Required work: Update the lines starting at the one containing "From furthest to closest, give the order of" and ending with the last line, changing "viewer" to "camera" and leaving everything else as it is.

Dataset excerpt:
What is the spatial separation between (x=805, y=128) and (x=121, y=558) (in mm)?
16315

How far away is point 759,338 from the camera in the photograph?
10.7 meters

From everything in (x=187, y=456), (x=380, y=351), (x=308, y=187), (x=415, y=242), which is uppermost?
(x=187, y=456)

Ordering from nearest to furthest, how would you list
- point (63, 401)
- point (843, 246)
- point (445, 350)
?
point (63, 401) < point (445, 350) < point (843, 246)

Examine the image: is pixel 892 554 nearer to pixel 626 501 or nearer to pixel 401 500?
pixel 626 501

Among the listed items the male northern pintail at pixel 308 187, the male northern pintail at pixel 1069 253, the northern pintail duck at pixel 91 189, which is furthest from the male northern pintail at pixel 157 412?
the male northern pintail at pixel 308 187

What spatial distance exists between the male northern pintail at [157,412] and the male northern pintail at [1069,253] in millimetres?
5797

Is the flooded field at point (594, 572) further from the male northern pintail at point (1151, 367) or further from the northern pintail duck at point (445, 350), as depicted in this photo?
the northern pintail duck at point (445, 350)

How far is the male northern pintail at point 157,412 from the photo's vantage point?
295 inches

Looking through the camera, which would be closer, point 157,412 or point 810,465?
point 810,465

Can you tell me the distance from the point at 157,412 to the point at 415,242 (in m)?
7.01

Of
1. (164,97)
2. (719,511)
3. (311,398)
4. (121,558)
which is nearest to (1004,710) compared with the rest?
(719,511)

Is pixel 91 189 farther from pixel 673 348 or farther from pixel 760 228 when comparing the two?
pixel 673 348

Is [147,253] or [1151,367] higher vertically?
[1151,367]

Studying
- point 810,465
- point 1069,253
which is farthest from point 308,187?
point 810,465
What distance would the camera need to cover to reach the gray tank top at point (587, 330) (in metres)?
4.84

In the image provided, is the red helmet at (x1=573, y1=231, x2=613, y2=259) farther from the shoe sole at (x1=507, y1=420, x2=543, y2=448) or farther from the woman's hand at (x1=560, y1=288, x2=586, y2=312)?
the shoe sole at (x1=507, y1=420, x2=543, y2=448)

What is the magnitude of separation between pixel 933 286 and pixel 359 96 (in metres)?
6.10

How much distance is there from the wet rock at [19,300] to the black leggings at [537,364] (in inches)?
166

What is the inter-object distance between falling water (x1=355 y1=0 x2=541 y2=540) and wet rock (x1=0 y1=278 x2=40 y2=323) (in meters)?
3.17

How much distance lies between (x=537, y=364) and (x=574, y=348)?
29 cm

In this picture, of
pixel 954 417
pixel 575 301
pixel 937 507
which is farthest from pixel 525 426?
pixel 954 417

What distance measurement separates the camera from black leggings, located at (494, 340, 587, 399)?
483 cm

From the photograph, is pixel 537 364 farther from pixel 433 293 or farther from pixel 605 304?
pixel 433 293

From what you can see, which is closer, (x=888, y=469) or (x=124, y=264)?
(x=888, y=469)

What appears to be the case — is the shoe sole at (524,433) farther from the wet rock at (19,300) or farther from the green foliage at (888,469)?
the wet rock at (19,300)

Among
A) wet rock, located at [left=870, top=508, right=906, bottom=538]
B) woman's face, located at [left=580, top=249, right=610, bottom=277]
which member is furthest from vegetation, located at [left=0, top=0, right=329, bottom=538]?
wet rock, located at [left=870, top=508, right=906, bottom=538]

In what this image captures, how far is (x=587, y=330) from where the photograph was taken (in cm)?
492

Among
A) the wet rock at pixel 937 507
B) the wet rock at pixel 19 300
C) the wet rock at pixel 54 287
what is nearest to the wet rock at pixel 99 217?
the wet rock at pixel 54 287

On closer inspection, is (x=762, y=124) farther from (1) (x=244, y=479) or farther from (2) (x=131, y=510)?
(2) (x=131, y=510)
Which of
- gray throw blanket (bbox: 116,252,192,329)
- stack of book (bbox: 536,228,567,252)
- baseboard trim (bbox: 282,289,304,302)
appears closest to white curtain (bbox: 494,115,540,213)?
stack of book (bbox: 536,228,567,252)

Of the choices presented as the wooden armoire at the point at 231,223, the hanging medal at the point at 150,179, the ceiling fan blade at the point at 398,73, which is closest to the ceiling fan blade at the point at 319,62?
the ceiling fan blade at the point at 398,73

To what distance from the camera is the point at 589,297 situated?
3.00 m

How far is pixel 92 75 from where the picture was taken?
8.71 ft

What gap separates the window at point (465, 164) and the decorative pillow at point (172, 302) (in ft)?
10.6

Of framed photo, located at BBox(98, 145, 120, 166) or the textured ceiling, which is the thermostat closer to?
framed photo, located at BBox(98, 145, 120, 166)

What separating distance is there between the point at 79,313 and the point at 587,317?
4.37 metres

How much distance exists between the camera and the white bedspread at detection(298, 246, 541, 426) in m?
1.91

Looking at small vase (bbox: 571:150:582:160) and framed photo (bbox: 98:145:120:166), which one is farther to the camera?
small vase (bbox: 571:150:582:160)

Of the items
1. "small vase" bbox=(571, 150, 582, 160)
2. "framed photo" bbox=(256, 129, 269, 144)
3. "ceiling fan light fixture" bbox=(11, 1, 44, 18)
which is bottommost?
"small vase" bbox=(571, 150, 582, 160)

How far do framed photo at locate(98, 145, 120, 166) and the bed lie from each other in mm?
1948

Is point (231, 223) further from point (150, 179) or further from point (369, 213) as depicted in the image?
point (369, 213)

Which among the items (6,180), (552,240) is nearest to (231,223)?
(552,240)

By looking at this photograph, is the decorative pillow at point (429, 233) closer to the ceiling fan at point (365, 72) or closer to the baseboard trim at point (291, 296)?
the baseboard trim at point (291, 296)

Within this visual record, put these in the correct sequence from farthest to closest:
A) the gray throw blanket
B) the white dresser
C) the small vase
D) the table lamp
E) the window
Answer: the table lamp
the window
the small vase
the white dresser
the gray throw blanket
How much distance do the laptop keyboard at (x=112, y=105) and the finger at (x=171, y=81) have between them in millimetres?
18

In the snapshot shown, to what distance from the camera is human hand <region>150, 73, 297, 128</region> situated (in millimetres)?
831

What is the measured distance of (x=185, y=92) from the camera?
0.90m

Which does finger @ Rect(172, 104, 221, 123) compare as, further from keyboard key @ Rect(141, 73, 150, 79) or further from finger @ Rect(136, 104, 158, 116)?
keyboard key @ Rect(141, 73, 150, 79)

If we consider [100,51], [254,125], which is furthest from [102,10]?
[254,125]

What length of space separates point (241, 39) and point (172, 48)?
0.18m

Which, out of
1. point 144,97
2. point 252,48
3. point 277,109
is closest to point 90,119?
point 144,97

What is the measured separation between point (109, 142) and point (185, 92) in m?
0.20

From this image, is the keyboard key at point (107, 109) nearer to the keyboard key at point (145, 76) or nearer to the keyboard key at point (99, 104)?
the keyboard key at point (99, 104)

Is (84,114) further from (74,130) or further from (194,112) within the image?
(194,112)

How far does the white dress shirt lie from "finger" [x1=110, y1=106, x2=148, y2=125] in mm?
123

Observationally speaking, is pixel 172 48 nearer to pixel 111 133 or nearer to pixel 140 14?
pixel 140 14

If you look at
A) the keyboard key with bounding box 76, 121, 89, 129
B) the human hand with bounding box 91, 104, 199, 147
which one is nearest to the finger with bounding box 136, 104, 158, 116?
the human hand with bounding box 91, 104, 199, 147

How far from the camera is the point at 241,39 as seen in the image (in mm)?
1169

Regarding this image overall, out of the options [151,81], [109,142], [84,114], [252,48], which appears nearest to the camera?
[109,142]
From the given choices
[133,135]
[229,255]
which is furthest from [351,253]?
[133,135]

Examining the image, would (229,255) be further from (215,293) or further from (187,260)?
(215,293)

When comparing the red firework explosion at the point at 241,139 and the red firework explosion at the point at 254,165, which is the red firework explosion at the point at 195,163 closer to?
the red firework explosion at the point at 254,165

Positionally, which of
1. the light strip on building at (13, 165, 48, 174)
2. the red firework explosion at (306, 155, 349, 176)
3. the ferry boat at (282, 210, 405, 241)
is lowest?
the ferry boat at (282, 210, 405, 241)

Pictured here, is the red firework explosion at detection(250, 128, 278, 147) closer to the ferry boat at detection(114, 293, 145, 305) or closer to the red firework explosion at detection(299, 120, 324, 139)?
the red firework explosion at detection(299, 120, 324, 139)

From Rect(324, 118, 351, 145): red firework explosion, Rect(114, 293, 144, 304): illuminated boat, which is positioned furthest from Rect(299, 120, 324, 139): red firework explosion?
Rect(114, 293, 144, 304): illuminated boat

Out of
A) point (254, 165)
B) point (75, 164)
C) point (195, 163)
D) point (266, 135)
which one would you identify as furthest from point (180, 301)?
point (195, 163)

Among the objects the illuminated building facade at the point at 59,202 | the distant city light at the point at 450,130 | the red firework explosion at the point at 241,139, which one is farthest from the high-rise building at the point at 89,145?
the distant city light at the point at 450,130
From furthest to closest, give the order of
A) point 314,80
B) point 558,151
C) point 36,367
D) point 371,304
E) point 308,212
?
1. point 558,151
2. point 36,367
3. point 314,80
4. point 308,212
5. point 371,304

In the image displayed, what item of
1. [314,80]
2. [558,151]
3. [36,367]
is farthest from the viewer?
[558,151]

In response:
From furthest to closest, give the order of
A) point 314,80
B) point 558,151
C) point 36,367
D) point 371,304
E) point 308,212
?
1. point 558,151
2. point 36,367
3. point 314,80
4. point 308,212
5. point 371,304

In the image displayed, what item of
1. [314,80]
2. [558,151]
3. [36,367]
is farthest from the camera?
[558,151]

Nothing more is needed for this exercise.